━━ SOURCE MATERIAL ━━

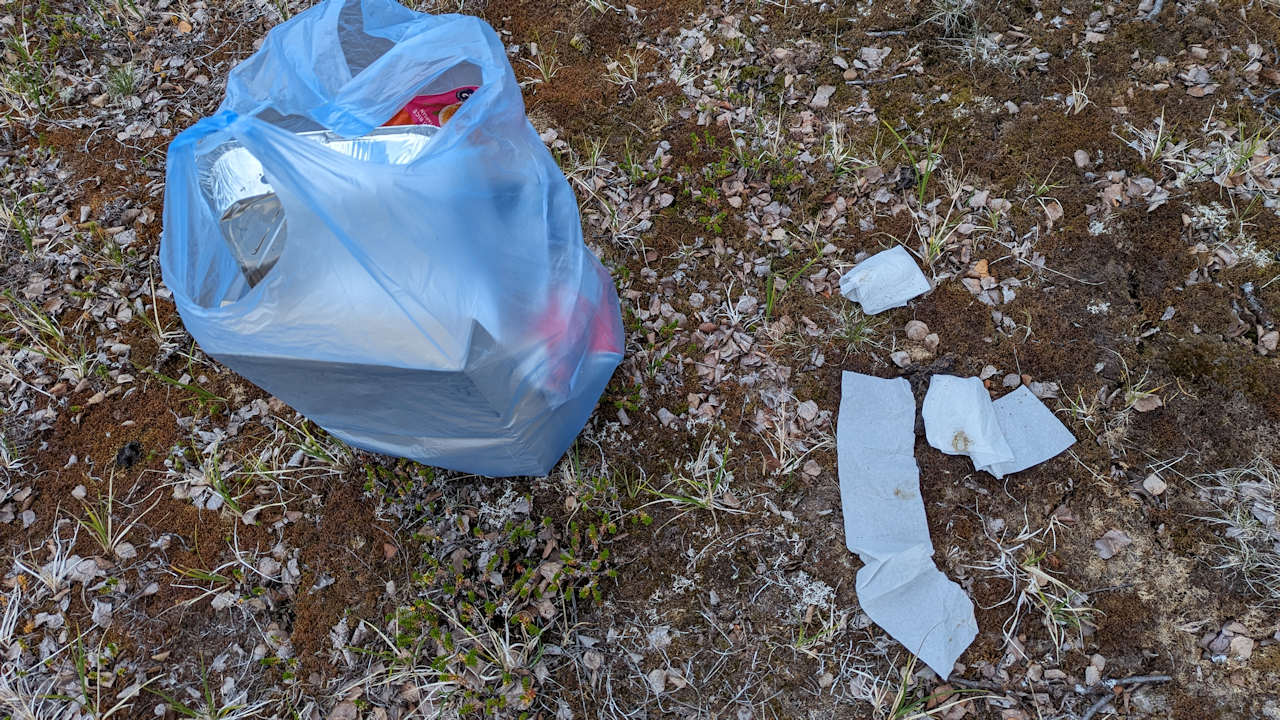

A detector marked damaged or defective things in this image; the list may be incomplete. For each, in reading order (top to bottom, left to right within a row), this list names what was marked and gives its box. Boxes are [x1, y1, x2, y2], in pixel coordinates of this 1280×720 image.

torn paper scrap [839, 244, 931, 312]
torn paper scrap [926, 371, 1013, 468]
torn paper scrap [983, 384, 1075, 479]
torn paper scrap [839, 366, 977, 676]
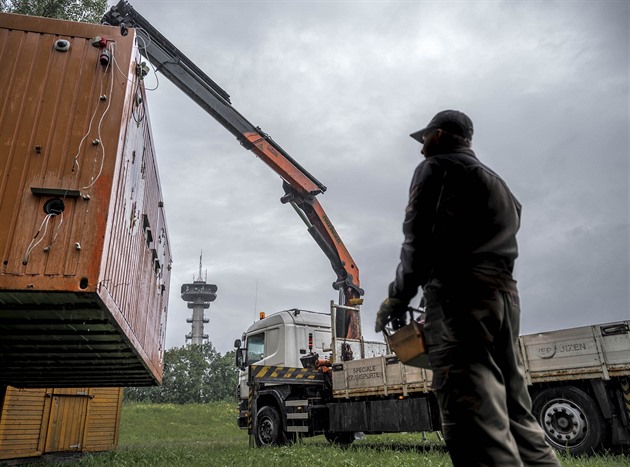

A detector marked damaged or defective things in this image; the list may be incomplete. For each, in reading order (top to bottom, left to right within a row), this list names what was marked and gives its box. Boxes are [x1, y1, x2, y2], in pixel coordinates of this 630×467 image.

rusty metal panel [0, 13, 172, 388]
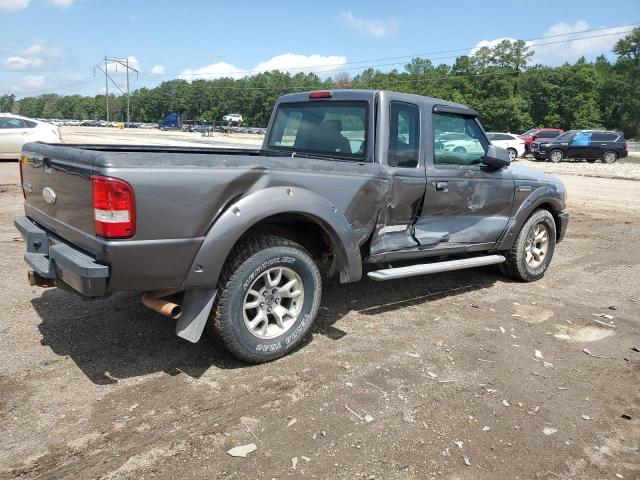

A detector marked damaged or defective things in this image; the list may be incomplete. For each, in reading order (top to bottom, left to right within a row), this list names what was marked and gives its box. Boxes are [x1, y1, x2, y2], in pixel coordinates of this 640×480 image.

crumpled fender [182, 186, 362, 286]
damaged truck side panel [15, 90, 568, 362]
crumpled fender [498, 185, 564, 249]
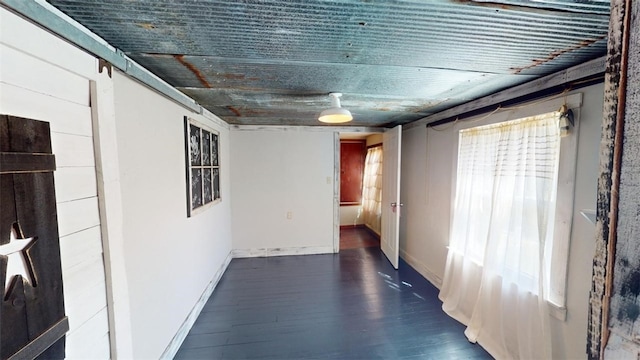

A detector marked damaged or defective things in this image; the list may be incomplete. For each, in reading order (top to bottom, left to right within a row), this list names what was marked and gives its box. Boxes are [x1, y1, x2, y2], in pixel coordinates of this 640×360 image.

rusty ceiling panel [46, 0, 608, 127]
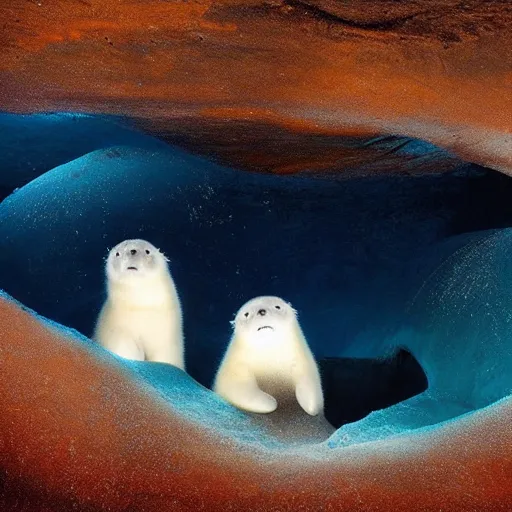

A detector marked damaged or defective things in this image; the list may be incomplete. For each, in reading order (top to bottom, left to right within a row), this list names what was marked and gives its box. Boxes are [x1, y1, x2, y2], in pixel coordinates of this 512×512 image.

rusty red stone surface [0, 0, 510, 174]
rusty red stone surface [3, 296, 512, 512]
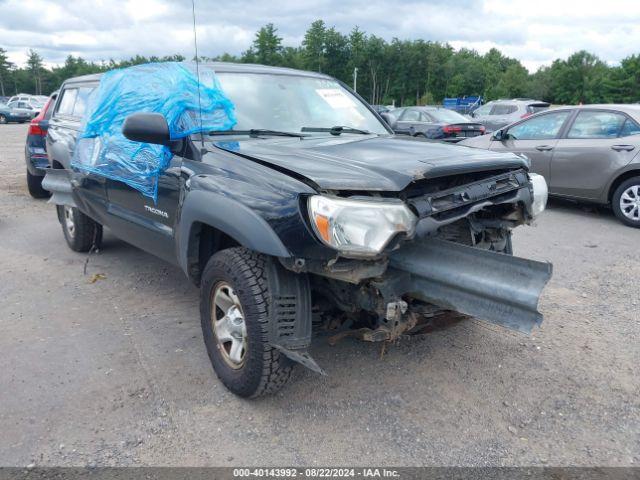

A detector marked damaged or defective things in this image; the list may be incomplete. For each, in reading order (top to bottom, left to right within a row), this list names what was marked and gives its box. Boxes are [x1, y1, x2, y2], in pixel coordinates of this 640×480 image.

broken headlight housing [308, 195, 418, 256]
damaged front end [282, 167, 552, 358]
detached front bumper [382, 239, 552, 334]
bare metal damage [388, 239, 552, 334]
broken headlight housing [528, 173, 548, 217]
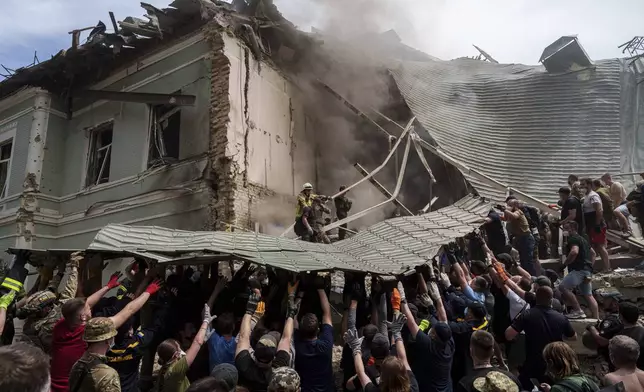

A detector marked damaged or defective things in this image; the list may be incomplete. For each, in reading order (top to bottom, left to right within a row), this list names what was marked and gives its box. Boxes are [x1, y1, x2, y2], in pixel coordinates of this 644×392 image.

━━━

EXERCISE: Only the words belong in your copy: restate the data above exactly and leave the images out.

ANSWER TO THE EXERCISE:
A detector marked damaged or defective things in this image; the list may be incomplete. For each, in reading order (top to bottom, left to right within a row), this list names what was marked and gives its box. Boxes are [x1, y1, x2, y2], in pixel coordinates of this 1280×720 image.

torn paper scrap [839, 244, 931, 312]
torn paper scrap [926, 371, 1013, 468]
torn paper scrap [983, 384, 1075, 479]
torn paper scrap [839, 366, 977, 676]

A detector marked damaged or defective things in this image; the list may be incomplete. For each, in reading order (top to bottom, left to right within a row), this list names what was marked and gives its box. Boxes are [x1, y1, x2, y2], in pixel coordinates of this 630×467 image.

rusty metal panel [0, 13, 172, 388]

A detector marked damaged or defective things in this image; the list may be incomplete. For each, in reading order (top to bottom, left to right within a row), this list names what was marked and gives its box. Boxes are [x1, y1, x2, y2], in pixel coordinates of this 640×480 image.

crumpled fender [182, 186, 362, 286]
damaged truck side panel [15, 90, 568, 362]
crumpled fender [498, 185, 564, 249]

A detector marked damaged or defective things in this image; the list may be incomplete. For each, in reading order (top to bottom, left to right within a row), this list names what was marked and gives its box. Boxes are [x1, y1, x2, y2], in pixel coordinates of this 640×360 image.

rusty ceiling panel [46, 0, 608, 127]

A detector marked damaged or defective things in this image; the list may be incomplete. For each, in reading order (top to bottom, left to right within a row), this list names what was marked and gives its box. Boxes are [x1, y1, x2, y2], in pixel coordinates of this 512×512 image.

rusty red stone surface [0, 0, 510, 174]
rusty red stone surface [3, 296, 512, 512]

A detector marked damaged or defective things in this image; the list may be incomplete. For each, in reading order (top to bottom, left to right within a row), this list names what was marked and gives its box. Boxes are [x1, y1, x2, y2], in pixel coordinates of this 640×480 image.

broken headlight housing [308, 195, 418, 256]
damaged front end [282, 167, 552, 358]
detached front bumper [382, 239, 552, 334]
bare metal damage [388, 239, 552, 334]
broken headlight housing [528, 173, 548, 217]

A detector marked damaged or defective things in this image; the list may be incomplete. For each, in reading order (top to bottom, left to right within a row), this list names what was marked and gives its box. Boxes are [x1, y1, x2, y2], in pixel coordinates of this 644×392 image.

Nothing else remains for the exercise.